▸ **Task input**:

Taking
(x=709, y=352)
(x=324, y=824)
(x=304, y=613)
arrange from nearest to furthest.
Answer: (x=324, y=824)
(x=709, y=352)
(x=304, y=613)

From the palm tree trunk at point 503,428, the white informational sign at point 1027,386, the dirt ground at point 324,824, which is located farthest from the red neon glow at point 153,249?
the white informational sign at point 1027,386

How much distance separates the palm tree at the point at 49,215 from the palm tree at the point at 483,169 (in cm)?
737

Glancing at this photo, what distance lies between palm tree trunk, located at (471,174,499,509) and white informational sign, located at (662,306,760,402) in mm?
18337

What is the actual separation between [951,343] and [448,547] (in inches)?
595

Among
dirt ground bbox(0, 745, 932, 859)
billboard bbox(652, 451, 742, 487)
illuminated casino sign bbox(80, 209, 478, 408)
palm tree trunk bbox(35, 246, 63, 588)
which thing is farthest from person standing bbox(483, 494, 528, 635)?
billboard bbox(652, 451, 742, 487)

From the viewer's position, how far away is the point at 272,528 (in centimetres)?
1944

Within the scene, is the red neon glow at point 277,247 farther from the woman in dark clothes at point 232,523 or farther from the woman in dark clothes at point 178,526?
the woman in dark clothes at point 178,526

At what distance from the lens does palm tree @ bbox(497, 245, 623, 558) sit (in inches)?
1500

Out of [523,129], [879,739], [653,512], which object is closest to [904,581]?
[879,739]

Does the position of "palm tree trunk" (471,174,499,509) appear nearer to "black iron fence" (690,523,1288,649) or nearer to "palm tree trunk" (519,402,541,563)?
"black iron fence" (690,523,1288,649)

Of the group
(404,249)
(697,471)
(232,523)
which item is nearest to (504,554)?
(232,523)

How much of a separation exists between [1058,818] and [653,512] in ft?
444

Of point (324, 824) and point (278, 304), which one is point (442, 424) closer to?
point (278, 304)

▸ **Aim of the task**: Go through the data and return every record exactly.

▸ **Output of the task**:
Taking
(x=709, y=352)
(x=324, y=824)
(x=304, y=613)
arrange from nearest to furthest.
Answer: (x=324, y=824)
(x=709, y=352)
(x=304, y=613)

From the palm tree trunk at point 503,428, the white informational sign at point 1027,386, the dirt ground at point 324,824, which is located farthest from the red neon glow at point 153,249?
the white informational sign at point 1027,386

How much distance separates the palm tree at the point at 49,215 from the palm tree at the point at 483,169 (in cm)?
737

Glancing at this photo, what distance lies between palm tree trunk, located at (471,174,499,509) and white informational sign, located at (662,306,760,402) in mm?
18337

What is the actual separation between [951,343] and [448,547] (in inches)?
595

Among
dirt ground bbox(0, 745, 932, 859)
billboard bbox(652, 451, 742, 487)
illuminated casino sign bbox(80, 209, 478, 408)
palm tree trunk bbox(35, 246, 63, 588)
which thing is farthest from person standing bbox(483, 494, 528, 635)?
billboard bbox(652, 451, 742, 487)

From the viewer's position, how far away is the point at 272,528 (in centimetres)?
1944

Within the scene, is the red neon glow at point 277,247 farther from the woman in dark clothes at point 232,523 or farther from the woman in dark clothes at point 178,526?
the woman in dark clothes at point 178,526

At what distance from the lens does palm tree @ bbox(497, 245, 623, 558) sit (in inches)?
1500

Out of [523,129], [879,739], [653,512], which object is closest to [904,581]?
[879,739]

Does the position of "palm tree trunk" (471,174,499,509) appear nearer to "black iron fence" (690,523,1288,649) or nearer to "palm tree trunk" (519,402,541,563)?
"black iron fence" (690,523,1288,649)

Of the group
(404,249)
(697,471)
(232,523)
which item is nearest to (504,554)?
(232,523)

How much of a separation exists between [1058,818] and [653,512] in ft?
444

Of point (324, 824) and point (278, 304), which one is point (442, 424) closer to?
point (278, 304)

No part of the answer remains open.